Starting with the line that has "Is long shadow" in it, repeat every line through the last one, word for word, and give nothing more.

(Excerpts of spatial question data)
########

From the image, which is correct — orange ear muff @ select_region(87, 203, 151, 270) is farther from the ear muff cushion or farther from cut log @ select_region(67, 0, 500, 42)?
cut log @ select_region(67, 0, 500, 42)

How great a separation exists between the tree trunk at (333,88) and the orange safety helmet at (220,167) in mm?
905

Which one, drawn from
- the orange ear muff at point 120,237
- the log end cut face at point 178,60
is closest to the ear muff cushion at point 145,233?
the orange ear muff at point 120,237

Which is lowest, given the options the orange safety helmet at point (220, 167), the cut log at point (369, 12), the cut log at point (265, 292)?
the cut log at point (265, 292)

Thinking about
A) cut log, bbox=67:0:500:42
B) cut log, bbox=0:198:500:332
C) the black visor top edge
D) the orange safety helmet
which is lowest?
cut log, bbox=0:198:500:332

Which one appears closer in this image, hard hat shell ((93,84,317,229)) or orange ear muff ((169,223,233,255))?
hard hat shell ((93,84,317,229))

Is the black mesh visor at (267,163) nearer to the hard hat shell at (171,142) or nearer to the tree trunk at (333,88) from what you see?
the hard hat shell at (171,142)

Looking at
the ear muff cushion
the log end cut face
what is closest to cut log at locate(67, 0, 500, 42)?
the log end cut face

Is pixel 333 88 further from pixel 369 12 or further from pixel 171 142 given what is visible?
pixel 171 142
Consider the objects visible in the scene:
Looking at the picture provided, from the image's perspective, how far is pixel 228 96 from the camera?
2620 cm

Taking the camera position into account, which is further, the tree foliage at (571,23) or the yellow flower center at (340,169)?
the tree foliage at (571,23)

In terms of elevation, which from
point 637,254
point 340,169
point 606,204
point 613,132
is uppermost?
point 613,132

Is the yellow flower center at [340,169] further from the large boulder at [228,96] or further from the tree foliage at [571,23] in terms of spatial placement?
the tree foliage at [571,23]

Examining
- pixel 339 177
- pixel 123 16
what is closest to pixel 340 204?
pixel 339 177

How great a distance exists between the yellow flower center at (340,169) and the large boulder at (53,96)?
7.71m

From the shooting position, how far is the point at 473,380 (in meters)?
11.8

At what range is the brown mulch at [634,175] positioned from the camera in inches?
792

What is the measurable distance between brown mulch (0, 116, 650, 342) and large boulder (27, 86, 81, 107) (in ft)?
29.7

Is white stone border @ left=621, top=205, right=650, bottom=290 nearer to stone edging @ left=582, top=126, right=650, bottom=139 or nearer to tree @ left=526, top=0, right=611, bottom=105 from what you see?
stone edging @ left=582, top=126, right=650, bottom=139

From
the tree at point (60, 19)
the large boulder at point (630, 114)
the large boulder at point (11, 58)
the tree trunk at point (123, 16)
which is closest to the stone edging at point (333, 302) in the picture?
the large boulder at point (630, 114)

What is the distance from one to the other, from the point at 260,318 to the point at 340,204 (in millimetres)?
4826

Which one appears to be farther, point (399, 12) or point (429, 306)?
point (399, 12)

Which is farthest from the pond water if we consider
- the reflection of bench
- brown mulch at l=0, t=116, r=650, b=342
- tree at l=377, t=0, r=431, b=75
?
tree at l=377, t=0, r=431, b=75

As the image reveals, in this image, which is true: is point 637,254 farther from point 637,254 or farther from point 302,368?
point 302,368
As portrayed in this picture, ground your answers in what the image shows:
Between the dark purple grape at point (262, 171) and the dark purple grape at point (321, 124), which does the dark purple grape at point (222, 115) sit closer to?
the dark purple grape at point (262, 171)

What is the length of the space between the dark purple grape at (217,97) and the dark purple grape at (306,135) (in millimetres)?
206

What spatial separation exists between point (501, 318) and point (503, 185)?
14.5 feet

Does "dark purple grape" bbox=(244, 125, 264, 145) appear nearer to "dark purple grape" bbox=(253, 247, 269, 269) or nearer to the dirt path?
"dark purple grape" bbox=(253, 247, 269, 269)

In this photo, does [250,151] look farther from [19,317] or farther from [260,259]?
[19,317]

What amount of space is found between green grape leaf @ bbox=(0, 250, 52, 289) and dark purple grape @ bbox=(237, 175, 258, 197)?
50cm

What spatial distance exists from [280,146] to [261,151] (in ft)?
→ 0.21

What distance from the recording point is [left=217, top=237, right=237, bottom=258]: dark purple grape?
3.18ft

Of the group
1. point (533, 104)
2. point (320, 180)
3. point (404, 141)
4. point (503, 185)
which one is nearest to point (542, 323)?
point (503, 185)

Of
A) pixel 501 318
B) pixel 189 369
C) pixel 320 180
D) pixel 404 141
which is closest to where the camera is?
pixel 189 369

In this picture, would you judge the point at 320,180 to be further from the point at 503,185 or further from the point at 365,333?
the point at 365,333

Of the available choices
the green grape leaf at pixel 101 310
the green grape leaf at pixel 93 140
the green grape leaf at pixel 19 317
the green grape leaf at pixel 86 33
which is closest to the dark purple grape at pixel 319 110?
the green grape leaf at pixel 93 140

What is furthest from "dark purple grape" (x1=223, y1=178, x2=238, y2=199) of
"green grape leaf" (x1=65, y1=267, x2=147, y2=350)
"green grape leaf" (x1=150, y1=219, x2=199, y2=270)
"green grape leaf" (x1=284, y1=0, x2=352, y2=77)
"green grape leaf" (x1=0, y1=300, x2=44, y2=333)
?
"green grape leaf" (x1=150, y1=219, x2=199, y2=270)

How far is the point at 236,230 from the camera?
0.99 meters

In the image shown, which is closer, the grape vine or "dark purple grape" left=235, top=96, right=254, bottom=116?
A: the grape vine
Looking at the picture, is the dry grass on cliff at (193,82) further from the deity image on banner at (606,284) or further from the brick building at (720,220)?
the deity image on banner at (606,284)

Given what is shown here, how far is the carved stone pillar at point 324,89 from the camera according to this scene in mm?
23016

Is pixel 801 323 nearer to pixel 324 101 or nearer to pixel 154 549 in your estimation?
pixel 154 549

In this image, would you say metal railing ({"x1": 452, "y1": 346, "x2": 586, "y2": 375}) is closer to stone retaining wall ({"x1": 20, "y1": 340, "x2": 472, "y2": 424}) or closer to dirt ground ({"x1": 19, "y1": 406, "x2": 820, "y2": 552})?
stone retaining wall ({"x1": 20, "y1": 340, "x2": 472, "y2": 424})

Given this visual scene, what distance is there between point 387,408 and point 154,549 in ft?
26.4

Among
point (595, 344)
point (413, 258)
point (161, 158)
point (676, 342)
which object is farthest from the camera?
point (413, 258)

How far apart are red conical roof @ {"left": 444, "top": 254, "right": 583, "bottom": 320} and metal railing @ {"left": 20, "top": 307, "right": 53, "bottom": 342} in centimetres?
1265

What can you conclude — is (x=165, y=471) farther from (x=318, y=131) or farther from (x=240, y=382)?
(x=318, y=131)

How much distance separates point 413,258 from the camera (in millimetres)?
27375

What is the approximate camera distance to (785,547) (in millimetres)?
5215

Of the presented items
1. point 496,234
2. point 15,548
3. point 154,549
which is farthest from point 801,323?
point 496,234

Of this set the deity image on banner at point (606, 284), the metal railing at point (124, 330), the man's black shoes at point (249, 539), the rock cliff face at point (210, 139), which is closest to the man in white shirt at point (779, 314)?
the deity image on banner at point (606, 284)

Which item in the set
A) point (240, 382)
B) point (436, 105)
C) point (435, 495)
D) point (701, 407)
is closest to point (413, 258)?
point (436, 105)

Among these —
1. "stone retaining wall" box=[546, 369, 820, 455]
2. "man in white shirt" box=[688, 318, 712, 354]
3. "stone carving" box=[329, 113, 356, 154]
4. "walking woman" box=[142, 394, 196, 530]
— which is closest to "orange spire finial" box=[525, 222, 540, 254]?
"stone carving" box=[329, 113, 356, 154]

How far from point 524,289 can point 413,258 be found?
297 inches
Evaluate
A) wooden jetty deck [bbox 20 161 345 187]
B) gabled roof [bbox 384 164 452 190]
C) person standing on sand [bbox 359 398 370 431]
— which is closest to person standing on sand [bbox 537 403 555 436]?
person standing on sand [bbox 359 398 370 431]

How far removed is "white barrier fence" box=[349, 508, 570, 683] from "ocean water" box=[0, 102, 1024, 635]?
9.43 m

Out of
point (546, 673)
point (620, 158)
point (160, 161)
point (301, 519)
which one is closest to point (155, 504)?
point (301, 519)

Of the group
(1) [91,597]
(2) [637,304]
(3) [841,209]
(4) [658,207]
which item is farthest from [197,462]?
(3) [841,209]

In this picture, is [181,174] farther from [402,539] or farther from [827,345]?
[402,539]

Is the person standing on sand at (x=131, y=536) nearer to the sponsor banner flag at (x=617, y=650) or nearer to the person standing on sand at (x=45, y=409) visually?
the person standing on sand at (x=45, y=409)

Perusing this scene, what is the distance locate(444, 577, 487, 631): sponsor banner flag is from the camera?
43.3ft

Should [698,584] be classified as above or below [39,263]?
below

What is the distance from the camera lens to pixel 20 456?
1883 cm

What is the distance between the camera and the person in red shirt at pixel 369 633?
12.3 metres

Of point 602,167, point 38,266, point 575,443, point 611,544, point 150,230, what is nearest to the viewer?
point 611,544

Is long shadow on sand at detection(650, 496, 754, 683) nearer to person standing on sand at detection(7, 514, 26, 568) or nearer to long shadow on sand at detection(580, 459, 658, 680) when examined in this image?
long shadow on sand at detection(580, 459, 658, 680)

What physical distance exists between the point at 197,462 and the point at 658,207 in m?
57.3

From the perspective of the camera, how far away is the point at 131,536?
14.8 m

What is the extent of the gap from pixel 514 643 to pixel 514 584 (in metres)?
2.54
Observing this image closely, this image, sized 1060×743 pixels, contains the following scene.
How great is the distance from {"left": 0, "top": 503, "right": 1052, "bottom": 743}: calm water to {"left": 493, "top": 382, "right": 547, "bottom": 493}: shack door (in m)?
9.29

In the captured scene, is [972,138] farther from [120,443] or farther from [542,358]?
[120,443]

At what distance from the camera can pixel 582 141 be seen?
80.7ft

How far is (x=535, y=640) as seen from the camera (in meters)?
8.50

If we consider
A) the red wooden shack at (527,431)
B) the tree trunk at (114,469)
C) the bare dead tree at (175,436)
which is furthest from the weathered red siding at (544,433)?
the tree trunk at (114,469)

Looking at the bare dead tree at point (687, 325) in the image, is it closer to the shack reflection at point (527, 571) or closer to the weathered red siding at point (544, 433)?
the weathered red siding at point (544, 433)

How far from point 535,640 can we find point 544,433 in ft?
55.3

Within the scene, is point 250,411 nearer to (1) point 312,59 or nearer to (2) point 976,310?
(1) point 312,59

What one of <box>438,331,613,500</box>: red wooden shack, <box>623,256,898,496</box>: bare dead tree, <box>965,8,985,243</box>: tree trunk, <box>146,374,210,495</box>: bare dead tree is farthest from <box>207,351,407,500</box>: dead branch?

########

TASK OUTPUT:
Is long shadow on sand at detection(650, 496, 754, 683) nearer to person standing on sand at detection(7, 514, 26, 568) or nearer to long shadow on sand at detection(580, 459, 658, 680) when examined in this image?
long shadow on sand at detection(580, 459, 658, 680)

What physical distance exists between the point at 197,462 and the point at 658,207 in m?
57.3

From the perspective of the camera, how far away is the point at 131,536?
14.8 m

What is the extent of the gap from pixel 514 643 to pixel 514 584 (in metres)?
2.54
Observing this image closely, this image, sized 1060×743 pixels, contains the following scene.
How great is the distance from {"left": 0, "top": 503, "right": 1052, "bottom": 743}: calm water to {"left": 493, "top": 382, "right": 547, "bottom": 493}: shack door (in m)?
9.29

In the captured scene, is [972,138] farther from [120,443] or farther from [542,358]?
[120,443]

At what distance from the camera can pixel 582 141 be seen?
80.7ft

How far is (x=535, y=640) as seen from the camera (in meters)?
8.50

If we consider
A) the red wooden shack at (527,431)
B) the tree trunk at (114,469)
C) the bare dead tree at (175,436)
which is furthest from the weathered red siding at (544,433)?
the tree trunk at (114,469)

Looking at the bare dead tree at point (687, 325) in the image, is it closer to the shack reflection at point (527, 571) or closer to the weathered red siding at point (544, 433)?
the weathered red siding at point (544, 433)

How far from point 535,640 can we find point 544,433 in ft?
55.3

Within the scene, is point 250,411 nearer to (1) point 312,59 or nearer to (2) point 976,310?
(1) point 312,59

What one of <box>438,331,613,500</box>: red wooden shack, <box>623,256,898,496</box>: bare dead tree, <box>965,8,985,243</box>: tree trunk, <box>146,374,210,495</box>: bare dead tree is farthest from <box>207,351,407,500</box>: dead branch?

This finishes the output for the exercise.